I flew out to the West coast a couple days ago for a meeting. I couldn’t believe it when the guy at United told me it was going to be $175 for a bicycle. I had some old bike vouchers. A couple were expired. I had a couple that had no expiration dates. He told me they were “expired” too. I said I didn’t think so. He say that “they” should of stamped an expiration date on the voucher. I said who he was referring to when he was saying they. I told him that they was United, who was the voucher issuer. I showed him the expired vouchers. They had stamped expiration dates. And the other one didn’t. If it was an error, then it was their error. Long story, I paid the “grandfathered” rate of $100 and he gave me a $100 voucher good on United. Fine.

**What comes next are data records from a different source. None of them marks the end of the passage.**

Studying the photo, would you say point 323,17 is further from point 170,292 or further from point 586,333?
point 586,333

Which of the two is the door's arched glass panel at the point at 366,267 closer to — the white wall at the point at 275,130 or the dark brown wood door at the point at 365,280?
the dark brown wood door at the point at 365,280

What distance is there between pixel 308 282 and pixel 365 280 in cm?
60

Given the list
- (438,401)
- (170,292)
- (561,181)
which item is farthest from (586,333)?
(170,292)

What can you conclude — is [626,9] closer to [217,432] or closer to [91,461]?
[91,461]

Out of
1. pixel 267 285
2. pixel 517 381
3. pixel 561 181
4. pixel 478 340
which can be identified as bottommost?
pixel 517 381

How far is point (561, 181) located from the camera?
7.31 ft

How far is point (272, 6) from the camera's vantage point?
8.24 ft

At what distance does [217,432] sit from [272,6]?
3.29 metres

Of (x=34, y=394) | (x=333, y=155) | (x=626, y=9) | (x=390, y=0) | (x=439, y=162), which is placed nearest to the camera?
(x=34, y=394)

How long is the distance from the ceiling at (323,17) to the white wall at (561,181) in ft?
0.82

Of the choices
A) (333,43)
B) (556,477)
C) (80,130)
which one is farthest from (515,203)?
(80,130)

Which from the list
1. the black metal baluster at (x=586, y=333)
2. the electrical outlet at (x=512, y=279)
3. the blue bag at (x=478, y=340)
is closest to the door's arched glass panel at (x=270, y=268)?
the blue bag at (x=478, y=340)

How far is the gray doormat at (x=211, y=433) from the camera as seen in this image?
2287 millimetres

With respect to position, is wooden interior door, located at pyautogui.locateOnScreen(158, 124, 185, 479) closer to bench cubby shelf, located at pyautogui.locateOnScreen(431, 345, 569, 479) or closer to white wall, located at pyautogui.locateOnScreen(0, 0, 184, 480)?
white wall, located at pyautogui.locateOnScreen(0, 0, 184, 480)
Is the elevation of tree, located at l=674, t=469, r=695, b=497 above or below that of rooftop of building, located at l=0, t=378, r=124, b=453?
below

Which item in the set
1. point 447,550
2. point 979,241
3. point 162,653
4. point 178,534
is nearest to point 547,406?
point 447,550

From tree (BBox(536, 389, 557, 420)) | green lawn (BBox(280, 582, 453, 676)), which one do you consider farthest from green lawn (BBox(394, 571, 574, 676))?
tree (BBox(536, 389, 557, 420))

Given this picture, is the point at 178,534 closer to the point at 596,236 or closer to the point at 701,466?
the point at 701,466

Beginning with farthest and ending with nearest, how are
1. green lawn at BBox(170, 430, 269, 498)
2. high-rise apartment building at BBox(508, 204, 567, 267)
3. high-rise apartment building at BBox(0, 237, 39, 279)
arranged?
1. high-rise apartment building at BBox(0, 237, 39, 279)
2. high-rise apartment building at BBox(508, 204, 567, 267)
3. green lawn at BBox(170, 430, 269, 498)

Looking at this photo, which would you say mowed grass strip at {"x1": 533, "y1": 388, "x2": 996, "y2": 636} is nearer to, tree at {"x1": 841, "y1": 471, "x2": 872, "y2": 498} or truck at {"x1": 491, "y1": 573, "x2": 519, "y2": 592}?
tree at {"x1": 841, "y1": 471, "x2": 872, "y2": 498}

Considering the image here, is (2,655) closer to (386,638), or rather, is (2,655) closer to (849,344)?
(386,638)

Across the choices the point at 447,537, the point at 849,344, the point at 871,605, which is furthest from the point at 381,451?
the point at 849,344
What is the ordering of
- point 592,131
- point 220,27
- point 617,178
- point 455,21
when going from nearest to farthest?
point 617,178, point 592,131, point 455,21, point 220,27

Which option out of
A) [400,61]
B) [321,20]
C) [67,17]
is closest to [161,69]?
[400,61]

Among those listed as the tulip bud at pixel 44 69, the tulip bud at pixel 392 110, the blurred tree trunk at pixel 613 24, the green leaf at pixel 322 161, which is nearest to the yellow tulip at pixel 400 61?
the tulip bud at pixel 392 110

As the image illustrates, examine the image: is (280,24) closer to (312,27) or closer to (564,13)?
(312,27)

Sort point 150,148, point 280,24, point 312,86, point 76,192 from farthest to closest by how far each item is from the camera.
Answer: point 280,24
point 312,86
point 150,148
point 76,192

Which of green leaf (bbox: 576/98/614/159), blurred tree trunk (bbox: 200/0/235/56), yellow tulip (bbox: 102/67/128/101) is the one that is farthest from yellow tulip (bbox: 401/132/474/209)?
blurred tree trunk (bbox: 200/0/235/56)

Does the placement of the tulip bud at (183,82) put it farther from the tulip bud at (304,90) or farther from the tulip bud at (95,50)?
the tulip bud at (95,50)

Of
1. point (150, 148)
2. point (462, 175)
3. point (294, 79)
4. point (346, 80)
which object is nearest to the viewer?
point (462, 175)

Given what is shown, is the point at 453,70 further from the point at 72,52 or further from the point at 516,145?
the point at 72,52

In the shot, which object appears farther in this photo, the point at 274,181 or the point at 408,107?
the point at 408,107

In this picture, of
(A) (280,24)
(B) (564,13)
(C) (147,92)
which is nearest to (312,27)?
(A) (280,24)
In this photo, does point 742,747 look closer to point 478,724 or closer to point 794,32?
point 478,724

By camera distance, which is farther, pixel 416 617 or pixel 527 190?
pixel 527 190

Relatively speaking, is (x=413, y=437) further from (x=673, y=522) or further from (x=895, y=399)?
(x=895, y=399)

But, that doesn’t negate the fact that I’ll never, ever fly on United again with a bicycle. It is like they were so much behind the sport and they go 180 degrees in the opposite direction. I don’t know who makes these decisions for the company, but that amount of money, $350 roundtrip, is enough that anyone that is familiar with their charge not ever going to use their airline. The charge needs to be an amount that will not “scare” off their customers. That isn’t the case.
I’m a big Southwest Airline fan right now. It is kind of weird how over the years you have favorite airlines. Originally I had a ton of Continental miles. Then with Specialized I started flying American. Then United. Through all those years, I frowned down upon Southwest. I felt badly for the people that “had” to fly it. Now, I am so depressed when the city I am flying to isn’t served by Southwest. The two main reasons to fly Southwest. 1) You can miss the flight and you have full credit still for any other Southwest flight in the next calender year. You don’t even have to cancel your flight. Whenever I think I might fly somewhere, I just go ahead and buy a ticket on Southwest. I know if I don’t go, I will use the $ later. 2) That the bike charge is $50. That still is a lot. But, cheaper than all other airlines. And half the time they don’t charge anyway.
OK. This all just reconfirms my driving lifestyle. It used to be anything under 600 miles. Now it is creeping up to nearly a 1000. The longer times, costs and humiliating hoops you have to go through to fly to races is making it a no brainer to drive.